**Task directions:** Reproduce every record below exactly as written, but leave out any pictures.

---- Working data

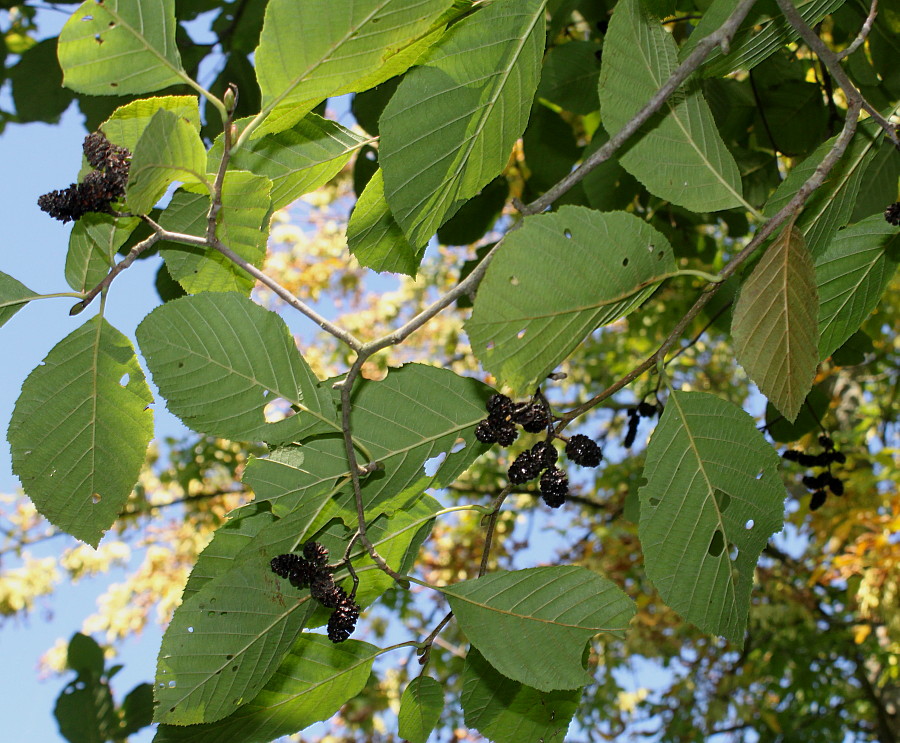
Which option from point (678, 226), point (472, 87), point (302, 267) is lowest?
point (472, 87)

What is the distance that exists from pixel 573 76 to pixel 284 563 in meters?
1.89

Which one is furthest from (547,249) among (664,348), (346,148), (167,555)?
(167,555)

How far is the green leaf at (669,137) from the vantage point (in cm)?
114

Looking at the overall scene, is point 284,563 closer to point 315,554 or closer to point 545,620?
point 315,554

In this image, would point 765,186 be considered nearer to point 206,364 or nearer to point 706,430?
point 706,430

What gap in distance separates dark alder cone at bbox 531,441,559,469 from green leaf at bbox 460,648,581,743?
0.38 metres

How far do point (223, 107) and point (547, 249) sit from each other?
18.1 inches

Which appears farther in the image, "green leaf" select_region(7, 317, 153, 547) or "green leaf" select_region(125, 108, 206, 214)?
"green leaf" select_region(7, 317, 153, 547)

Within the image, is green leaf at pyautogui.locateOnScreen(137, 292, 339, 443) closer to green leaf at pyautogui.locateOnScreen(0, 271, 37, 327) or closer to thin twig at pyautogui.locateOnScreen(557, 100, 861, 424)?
green leaf at pyautogui.locateOnScreen(0, 271, 37, 327)

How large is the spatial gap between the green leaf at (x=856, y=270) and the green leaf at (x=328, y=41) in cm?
81

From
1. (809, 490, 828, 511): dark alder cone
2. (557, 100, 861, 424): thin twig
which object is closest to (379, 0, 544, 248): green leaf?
(557, 100, 861, 424): thin twig

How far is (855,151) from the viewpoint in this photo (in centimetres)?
127

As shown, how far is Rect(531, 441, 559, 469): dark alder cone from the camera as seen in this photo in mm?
1140

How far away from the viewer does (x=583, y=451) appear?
3.97 feet
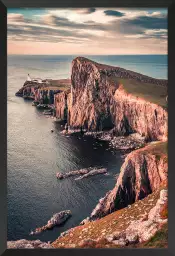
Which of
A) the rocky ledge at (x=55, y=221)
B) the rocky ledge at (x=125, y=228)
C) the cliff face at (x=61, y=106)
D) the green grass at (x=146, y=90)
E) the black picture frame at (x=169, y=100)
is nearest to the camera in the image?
the black picture frame at (x=169, y=100)

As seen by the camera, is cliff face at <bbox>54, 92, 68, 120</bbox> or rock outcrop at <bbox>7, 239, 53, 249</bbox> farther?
cliff face at <bbox>54, 92, 68, 120</bbox>

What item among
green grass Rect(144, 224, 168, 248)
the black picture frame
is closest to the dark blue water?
the black picture frame

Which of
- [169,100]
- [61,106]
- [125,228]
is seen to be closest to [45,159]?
[61,106]

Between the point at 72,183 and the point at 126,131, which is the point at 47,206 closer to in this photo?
the point at 72,183

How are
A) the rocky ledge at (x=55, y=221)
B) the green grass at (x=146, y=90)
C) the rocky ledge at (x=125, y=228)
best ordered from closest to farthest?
the rocky ledge at (x=125, y=228)
the rocky ledge at (x=55, y=221)
the green grass at (x=146, y=90)

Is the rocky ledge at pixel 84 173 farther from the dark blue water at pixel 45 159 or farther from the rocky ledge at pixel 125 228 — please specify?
the rocky ledge at pixel 125 228

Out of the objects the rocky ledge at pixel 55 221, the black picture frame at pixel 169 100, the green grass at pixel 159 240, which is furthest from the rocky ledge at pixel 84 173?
the green grass at pixel 159 240

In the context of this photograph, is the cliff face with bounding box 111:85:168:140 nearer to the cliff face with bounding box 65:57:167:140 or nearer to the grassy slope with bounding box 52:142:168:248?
the cliff face with bounding box 65:57:167:140
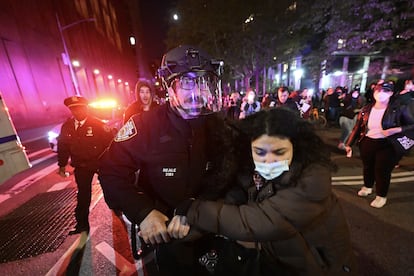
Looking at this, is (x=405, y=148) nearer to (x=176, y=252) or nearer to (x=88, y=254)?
(x=176, y=252)

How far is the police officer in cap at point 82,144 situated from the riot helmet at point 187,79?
6.78 feet

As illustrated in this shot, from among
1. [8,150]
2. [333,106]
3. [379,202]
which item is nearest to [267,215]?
[379,202]

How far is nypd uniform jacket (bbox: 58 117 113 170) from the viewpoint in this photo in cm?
295

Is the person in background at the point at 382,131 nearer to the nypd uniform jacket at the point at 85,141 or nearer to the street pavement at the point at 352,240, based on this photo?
the street pavement at the point at 352,240

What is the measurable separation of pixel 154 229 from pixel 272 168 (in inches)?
27.4

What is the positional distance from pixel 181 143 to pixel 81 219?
8.74 feet

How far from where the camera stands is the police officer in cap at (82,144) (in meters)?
2.95

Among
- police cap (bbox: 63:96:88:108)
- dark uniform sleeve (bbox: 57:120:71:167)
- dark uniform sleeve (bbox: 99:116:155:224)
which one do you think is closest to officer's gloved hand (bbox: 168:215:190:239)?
dark uniform sleeve (bbox: 99:116:155:224)

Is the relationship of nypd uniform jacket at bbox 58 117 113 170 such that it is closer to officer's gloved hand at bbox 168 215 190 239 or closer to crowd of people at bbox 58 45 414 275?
crowd of people at bbox 58 45 414 275

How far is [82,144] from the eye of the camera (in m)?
2.95

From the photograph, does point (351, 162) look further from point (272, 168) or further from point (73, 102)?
point (73, 102)

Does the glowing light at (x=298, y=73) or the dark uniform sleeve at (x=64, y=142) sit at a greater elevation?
the glowing light at (x=298, y=73)

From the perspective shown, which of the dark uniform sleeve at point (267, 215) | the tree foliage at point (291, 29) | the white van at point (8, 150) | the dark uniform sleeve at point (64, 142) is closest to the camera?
the dark uniform sleeve at point (267, 215)

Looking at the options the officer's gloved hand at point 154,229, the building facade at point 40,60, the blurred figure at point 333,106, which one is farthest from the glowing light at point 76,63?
the officer's gloved hand at point 154,229
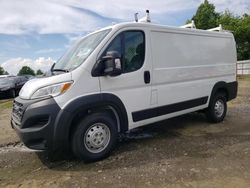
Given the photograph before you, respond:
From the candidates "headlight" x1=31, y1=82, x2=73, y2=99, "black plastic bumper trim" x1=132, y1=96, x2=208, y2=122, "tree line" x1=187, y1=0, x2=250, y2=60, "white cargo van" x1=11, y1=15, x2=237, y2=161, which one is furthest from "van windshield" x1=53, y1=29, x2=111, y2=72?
"tree line" x1=187, y1=0, x2=250, y2=60

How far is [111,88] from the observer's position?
5.13 metres

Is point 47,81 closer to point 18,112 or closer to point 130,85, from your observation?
point 18,112

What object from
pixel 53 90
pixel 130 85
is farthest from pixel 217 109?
pixel 53 90

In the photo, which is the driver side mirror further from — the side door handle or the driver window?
the side door handle

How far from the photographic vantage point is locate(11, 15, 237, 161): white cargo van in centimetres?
462

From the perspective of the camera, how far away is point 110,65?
16.1 ft

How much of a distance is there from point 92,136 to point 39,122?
0.89 meters

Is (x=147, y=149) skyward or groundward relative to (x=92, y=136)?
groundward

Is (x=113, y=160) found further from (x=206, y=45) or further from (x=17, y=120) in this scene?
(x=206, y=45)

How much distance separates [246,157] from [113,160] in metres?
2.17

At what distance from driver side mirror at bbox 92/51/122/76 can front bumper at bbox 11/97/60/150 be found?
91 cm

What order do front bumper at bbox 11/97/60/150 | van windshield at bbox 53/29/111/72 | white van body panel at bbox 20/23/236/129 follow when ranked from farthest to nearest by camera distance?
van windshield at bbox 53/29/111/72 < white van body panel at bbox 20/23/236/129 < front bumper at bbox 11/97/60/150

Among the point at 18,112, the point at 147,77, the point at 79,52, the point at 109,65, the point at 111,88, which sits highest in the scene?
the point at 79,52

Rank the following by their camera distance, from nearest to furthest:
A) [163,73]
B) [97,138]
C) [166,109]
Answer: [97,138] < [163,73] < [166,109]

--------

**Written reply:**
Which option from point (678, 226), point (472, 87), point (302, 267) is lowest?
point (472, 87)

What is the distance that exists from pixel 573 76 to pixel 284 563 in meters?
1.89

Which one is furthest from (547,249) among (664,348), (346,148), (167,555)?
(167,555)

How far is the green leaf at (669,137) from the vantage point (in cm)?
114

Looking at the overall scene, is point 284,563 closer to point 315,554 or closer to point 545,620?
point 315,554

In this image, would point 765,186 be considered nearer to point 206,364 or nearer to point 706,430?
point 706,430

What gap in distance separates dark alder cone at bbox 531,441,559,469 from green leaf at bbox 460,648,581,743?
0.38 metres

How far do point (223, 107) and point (547, 249) sit from each other?
18.1 inches

Which appears farther in the image, "green leaf" select_region(7, 317, 153, 547) or "green leaf" select_region(125, 108, 206, 214)?
"green leaf" select_region(7, 317, 153, 547)

Within the image, is green leaf at pyautogui.locateOnScreen(137, 292, 339, 443) closer to green leaf at pyautogui.locateOnScreen(0, 271, 37, 327) or closer to thin twig at pyautogui.locateOnScreen(557, 100, 861, 424)?
green leaf at pyautogui.locateOnScreen(0, 271, 37, 327)

How large is the spatial gap between the green leaf at (x=856, y=270) and the green leaf at (x=328, y=41) in cm?
81

From
1. (809, 490, 828, 511): dark alder cone
2. (557, 100, 861, 424): thin twig
which object is closest to (379, 0, 544, 248): green leaf?
(557, 100, 861, 424): thin twig

How far is (855,151) from the viewpoint in this photo (in centimetres)?
127

As shown, how far is Rect(531, 441, 559, 469): dark alder cone from the camera as seen in this photo in mm?
1140

How far away from the viewer does (x=583, y=451) appear?
3.97 feet
Which of
A) the rocky ledge at (x=55, y=221)
B) the rocky ledge at (x=125, y=228)
C) the cliff face at (x=61, y=106)
D) the green grass at (x=146, y=90)
E) the black picture frame at (x=169, y=100)
is nearest to the camera in the image?
the black picture frame at (x=169, y=100)

As seen by the camera, is cliff face at <bbox>54, 92, 68, 120</bbox> or rock outcrop at <bbox>7, 239, 53, 249</bbox> farther?
cliff face at <bbox>54, 92, 68, 120</bbox>

What item among
green grass Rect(144, 224, 168, 248)
the black picture frame
is closest to the dark blue water?
the black picture frame

Which of
- [169,100]
- [61,106]
- [125,228]
is seen to be closest to [45,159]?
[61,106]

Between the point at 72,183 and the point at 126,131, which is the point at 47,206 closer to in this photo?
the point at 72,183

How are
A) the rocky ledge at (x=55, y=221)
B) the green grass at (x=146, y=90)
C) the rocky ledge at (x=125, y=228)
best ordered from closest to farthest?
the rocky ledge at (x=125, y=228)
the rocky ledge at (x=55, y=221)
the green grass at (x=146, y=90)

Is the rocky ledge at pixel 84 173 farther from the dark blue water at pixel 45 159 or farther from the rocky ledge at pixel 125 228 — please specify?
the rocky ledge at pixel 125 228

Out of the objects the rocky ledge at pixel 55 221, the black picture frame at pixel 169 100, the green grass at pixel 159 240, which is furthest from the rocky ledge at pixel 84 173?
the green grass at pixel 159 240

In the context of this photograph, is the cliff face with bounding box 111:85:168:140 nearer to the cliff face with bounding box 65:57:167:140 or nearer to the grassy slope with bounding box 52:142:168:248?
the cliff face with bounding box 65:57:167:140
Looking at this, is (x=405, y=148) nearer to (x=176, y=252) or nearer to (x=88, y=254)?
(x=176, y=252)

How far is the police officer in cap at point 82,144 situated from the riot helmet at point 187,79?
6.78 feet

As illustrated in this shot, from among
1. [8,150]
2. [333,106]
3. [379,202]
which item is nearest to [267,215]?
[379,202]

How far is nypd uniform jacket (bbox: 58 117 113 170) from the viewpoint in this photo in cm?
295

Is the person in background at the point at 382,131 nearer to the nypd uniform jacket at the point at 85,141 or nearer to the street pavement at the point at 352,240, based on this photo?
the street pavement at the point at 352,240

What is the measurable separation of pixel 154 229 from pixel 272 168 (in inches)?
27.4

What is the positional distance from pixel 181 143 to pixel 81 219?
8.74 feet

How far from where the camera stands is the police officer in cap at (82,144) (in meters)?
2.95

Among
- police cap (bbox: 63:96:88:108)
- dark uniform sleeve (bbox: 57:120:71:167)
- dark uniform sleeve (bbox: 99:116:155:224)
which one do you think is closest to officer's gloved hand (bbox: 168:215:190:239)?
dark uniform sleeve (bbox: 99:116:155:224)

Is the relationship of nypd uniform jacket at bbox 58 117 113 170 such that it is closer to officer's gloved hand at bbox 168 215 190 239 or closer to crowd of people at bbox 58 45 414 275?
crowd of people at bbox 58 45 414 275

How far is [82,144] from the eye of the camera (in m)?
2.95

From the photograph, does point (351, 162) look further from point (272, 168) or further from point (73, 102)?
point (73, 102)

Does the glowing light at (x=298, y=73) or the dark uniform sleeve at (x=64, y=142) sit at a greater elevation?
the glowing light at (x=298, y=73)

From the perspective shown, which of the dark uniform sleeve at point (267, 215) | the tree foliage at point (291, 29) | the white van at point (8, 150) | the dark uniform sleeve at point (64, 142) is closest to the camera?
the dark uniform sleeve at point (267, 215)

Looking at the options the officer's gloved hand at point 154,229, the building facade at point 40,60, the blurred figure at point 333,106, which one is farthest from the glowing light at point 76,63?
the officer's gloved hand at point 154,229
Given the photograph before you, respond:
From the candidates "headlight" x1=31, y1=82, x2=73, y2=99, "black plastic bumper trim" x1=132, y1=96, x2=208, y2=122, "tree line" x1=187, y1=0, x2=250, y2=60, "white cargo van" x1=11, y1=15, x2=237, y2=161, which one is furthest from "van windshield" x1=53, y1=29, x2=111, y2=72?
"tree line" x1=187, y1=0, x2=250, y2=60

How far is [111,88] from the observer's position?
5.13 metres

Is point 47,81 closer to point 18,112 or closer to point 130,85, from your observation?
point 18,112

What object from
pixel 53 90
pixel 130 85
is farthest from pixel 217 109?
pixel 53 90

In the photo, which is the driver side mirror further from — the side door handle or the driver window?
the side door handle

How far from the photographic vantage point is locate(11, 15, 237, 161): white cargo van in centimetres?
462

From the perspective of the camera, how far away is point 110,65?
16.1 ft

How much of a distance is there from point 92,136 to point 39,122?
0.89 meters

Is (x=147, y=149) skyward or groundward relative to (x=92, y=136)?
groundward

Is (x=113, y=160) found further from (x=206, y=45) or further from (x=17, y=120) in this scene?
(x=206, y=45)

How much distance separates [246,157] from [113,160] in metres?
2.17

At what distance from driver side mirror at bbox 92/51/122/76 can front bumper at bbox 11/97/60/150 be found?
91 cm

What order do front bumper at bbox 11/97/60/150 | van windshield at bbox 53/29/111/72 | white van body panel at bbox 20/23/236/129 follow when ranked from farthest to nearest by camera distance?
van windshield at bbox 53/29/111/72 < white van body panel at bbox 20/23/236/129 < front bumper at bbox 11/97/60/150

Among the point at 18,112, the point at 147,77, the point at 79,52, the point at 109,65, the point at 111,88, which sits highest in the scene?
the point at 79,52

Rank the following by their camera distance, from nearest to furthest:
A) [163,73]
B) [97,138]
C) [166,109]
Answer: [97,138] < [163,73] < [166,109]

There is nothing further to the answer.